■ **Problem to work on**
Transcribe every line of the listing below without any deviation.

■ **Recorded information**

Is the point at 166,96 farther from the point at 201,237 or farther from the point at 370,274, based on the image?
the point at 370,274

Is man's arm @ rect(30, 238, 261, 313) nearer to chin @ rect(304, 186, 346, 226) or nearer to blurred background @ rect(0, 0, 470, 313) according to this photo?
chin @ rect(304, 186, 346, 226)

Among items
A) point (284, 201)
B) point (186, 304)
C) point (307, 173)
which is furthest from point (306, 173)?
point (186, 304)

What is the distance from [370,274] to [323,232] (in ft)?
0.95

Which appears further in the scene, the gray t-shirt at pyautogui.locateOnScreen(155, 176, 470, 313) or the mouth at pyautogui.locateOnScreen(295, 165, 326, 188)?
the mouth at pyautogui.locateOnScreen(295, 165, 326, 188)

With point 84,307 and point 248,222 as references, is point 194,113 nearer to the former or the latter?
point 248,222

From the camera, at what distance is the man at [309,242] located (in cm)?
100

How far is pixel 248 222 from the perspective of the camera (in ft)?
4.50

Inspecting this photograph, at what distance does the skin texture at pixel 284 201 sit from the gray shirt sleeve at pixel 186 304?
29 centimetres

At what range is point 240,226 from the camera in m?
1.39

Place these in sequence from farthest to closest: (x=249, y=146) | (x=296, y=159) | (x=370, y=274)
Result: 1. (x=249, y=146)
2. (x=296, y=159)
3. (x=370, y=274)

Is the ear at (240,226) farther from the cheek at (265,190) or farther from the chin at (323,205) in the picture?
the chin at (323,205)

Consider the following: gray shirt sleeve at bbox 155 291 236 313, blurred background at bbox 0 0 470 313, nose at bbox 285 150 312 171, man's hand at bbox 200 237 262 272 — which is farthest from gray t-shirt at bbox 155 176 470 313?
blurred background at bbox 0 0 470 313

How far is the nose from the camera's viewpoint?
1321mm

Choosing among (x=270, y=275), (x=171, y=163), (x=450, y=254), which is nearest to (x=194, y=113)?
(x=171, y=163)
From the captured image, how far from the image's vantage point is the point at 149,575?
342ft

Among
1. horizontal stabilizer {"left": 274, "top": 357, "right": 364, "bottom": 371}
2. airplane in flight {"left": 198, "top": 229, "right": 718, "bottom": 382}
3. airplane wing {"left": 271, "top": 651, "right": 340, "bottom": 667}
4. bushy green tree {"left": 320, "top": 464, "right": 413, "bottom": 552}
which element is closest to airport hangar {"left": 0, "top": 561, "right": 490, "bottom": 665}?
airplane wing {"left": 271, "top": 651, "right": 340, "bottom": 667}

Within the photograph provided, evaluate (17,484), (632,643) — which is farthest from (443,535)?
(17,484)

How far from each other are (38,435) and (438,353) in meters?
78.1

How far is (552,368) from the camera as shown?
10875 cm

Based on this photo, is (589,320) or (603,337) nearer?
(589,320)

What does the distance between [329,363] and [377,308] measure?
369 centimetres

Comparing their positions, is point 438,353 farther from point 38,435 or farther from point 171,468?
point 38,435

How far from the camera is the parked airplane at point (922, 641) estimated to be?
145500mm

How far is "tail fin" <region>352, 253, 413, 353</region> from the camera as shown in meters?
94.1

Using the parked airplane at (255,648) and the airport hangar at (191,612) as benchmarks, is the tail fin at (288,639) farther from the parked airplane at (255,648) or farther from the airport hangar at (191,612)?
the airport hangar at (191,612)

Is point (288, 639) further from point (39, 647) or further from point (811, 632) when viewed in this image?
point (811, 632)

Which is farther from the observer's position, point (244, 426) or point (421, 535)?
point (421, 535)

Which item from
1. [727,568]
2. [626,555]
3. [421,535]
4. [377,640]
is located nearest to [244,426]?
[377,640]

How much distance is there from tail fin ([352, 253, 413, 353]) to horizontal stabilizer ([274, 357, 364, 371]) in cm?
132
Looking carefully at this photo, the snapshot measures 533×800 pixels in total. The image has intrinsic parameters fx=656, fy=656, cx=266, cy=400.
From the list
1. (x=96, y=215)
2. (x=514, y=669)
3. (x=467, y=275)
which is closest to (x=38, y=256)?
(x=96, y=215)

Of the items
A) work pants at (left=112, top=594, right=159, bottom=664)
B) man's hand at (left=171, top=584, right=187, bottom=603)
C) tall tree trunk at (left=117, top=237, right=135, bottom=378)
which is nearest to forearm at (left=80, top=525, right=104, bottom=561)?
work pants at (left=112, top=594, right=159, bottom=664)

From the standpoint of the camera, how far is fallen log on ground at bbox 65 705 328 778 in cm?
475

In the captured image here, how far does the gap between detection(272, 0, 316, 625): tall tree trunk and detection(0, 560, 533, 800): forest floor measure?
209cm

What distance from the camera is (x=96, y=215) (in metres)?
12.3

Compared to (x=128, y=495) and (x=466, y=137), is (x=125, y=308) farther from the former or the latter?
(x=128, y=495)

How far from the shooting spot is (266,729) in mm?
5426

■ **Full solution**
Is the point at 166,96 farther from the point at 201,237 or farther from the point at 370,274, based on the image?
the point at 370,274

Is man's arm @ rect(30, 238, 261, 313) nearer to chin @ rect(304, 186, 346, 226) or nearer to blurred background @ rect(0, 0, 470, 313) according to this photo?
chin @ rect(304, 186, 346, 226)

Among items
A) point (284, 201)
B) point (186, 304)
C) point (307, 173)
which is furthest from point (306, 173)?
point (186, 304)

What is the distance from [370,274] to [323,232] (in ft)?
0.95

Which appears further in the scene, the gray t-shirt at pyautogui.locateOnScreen(155, 176, 470, 313) or the mouth at pyautogui.locateOnScreen(295, 165, 326, 188)?
the mouth at pyautogui.locateOnScreen(295, 165, 326, 188)

With point 84,307 and point 248,222 as references, is point 194,113 nearer to the former or the latter?
point 248,222

From the camera, at what distance is the man at [309,242] located (in cm)?
100

How far is pixel 248 222 from the perspective of the camera (in ft)?
4.50

Inspecting this photograph, at what distance does the skin texture at pixel 284 201 sit from the gray shirt sleeve at pixel 186 304?
29 centimetres

At what range is point 240,226 from the camera in m?
1.39

Place these in sequence from farthest to closest: (x=249, y=146) | (x=296, y=159) | (x=370, y=274)
Result: 1. (x=249, y=146)
2. (x=296, y=159)
3. (x=370, y=274)

Is the ear at (240,226) farther from the cheek at (265,190) or farther from the chin at (323,205) in the picture?
the chin at (323,205)

Consider the following: gray shirt sleeve at bbox 155 291 236 313, blurred background at bbox 0 0 470 313, nose at bbox 285 150 312 171, man's hand at bbox 200 237 262 272 — which is farthest from gray t-shirt at bbox 155 176 470 313?
blurred background at bbox 0 0 470 313

How far is the nose from the camera's viewpoint?
1321mm

Choosing among (x=270, y=275), (x=171, y=163), (x=450, y=254), which is nearest to (x=194, y=113)?
(x=171, y=163)
From the captured image, how far from the image's vantage point is the point at 149,575?
342ft

Among
1. horizontal stabilizer {"left": 274, "top": 357, "right": 364, "bottom": 371}
2. airplane in flight {"left": 198, "top": 229, "right": 718, "bottom": 382}
3. airplane wing {"left": 271, "top": 651, "right": 340, "bottom": 667}
4. bushy green tree {"left": 320, "top": 464, "right": 413, "bottom": 552}
which element is closest to airport hangar {"left": 0, "top": 561, "right": 490, "bottom": 665}?
airplane wing {"left": 271, "top": 651, "right": 340, "bottom": 667}

Within the photograph provided, evaluate (17,484), (632,643) — which is farthest from (443,535)?
(17,484)

How far from each other are (38,435) and (438,353) in meters?
78.1

How far is (552,368) from the camera as shown?
10875 cm

Based on this photo, is (589,320) or (603,337) nearer?
(589,320)

What does the distance between [329,363] and [377,308] measure?
369 centimetres

Comparing their positions, is point 438,353 farther from point 38,435 or farther from point 171,468?
point 38,435

How far from the camera is the parked airplane at point (922, 641) estimated to be?
145500mm

How far is "tail fin" <region>352, 253, 413, 353</region> from the camera as shown in meters?
94.1

Using the parked airplane at (255,648) and the airport hangar at (191,612) as benchmarks, is the tail fin at (288,639) farther from the parked airplane at (255,648) or farther from the airport hangar at (191,612)?
the airport hangar at (191,612)

Is point (288, 639) further from point (39, 647) or further from point (811, 632) when viewed in this image?
point (811, 632)

Which is farther from the observer's position, point (244, 426) or point (421, 535)?
point (421, 535)

Which item from
1. [727,568]
2. [626,555]
3. [421,535]
4. [377,640]
is located nearest to [244,426]?
[377,640]

How much distance is there from tail fin ([352, 253, 413, 353]) to horizontal stabilizer ([274, 357, 364, 371]) in cm?
132
Looking carefully at this photo, the snapshot measures 533×800 pixels in total. The image has intrinsic parameters fx=656, fy=656, cx=266, cy=400.
From the list
1. (x=96, y=215)
2. (x=514, y=669)
3. (x=467, y=275)
which is closest to (x=38, y=256)?
(x=96, y=215)

Of the items
A) work pants at (left=112, top=594, right=159, bottom=664)
B) man's hand at (left=171, top=584, right=187, bottom=603)
C) tall tree trunk at (left=117, top=237, right=135, bottom=378)
which is nearest to forearm at (left=80, top=525, right=104, bottom=561)?
work pants at (left=112, top=594, right=159, bottom=664)

From the standpoint of the camera, how far is fallen log on ground at bbox 65 705 328 778 in cm?
475

In the captured image here, how far does the gap between detection(272, 0, 316, 625): tall tree trunk and detection(0, 560, 533, 800): forest floor measure?
209cm

What distance from the camera is (x=96, y=215) (in metres)?
12.3

Compared to (x=128, y=495) and (x=466, y=137), is (x=125, y=308) farther from the former or the latter?
(x=128, y=495)

How far from the shooting spot is (266,729) in mm?
5426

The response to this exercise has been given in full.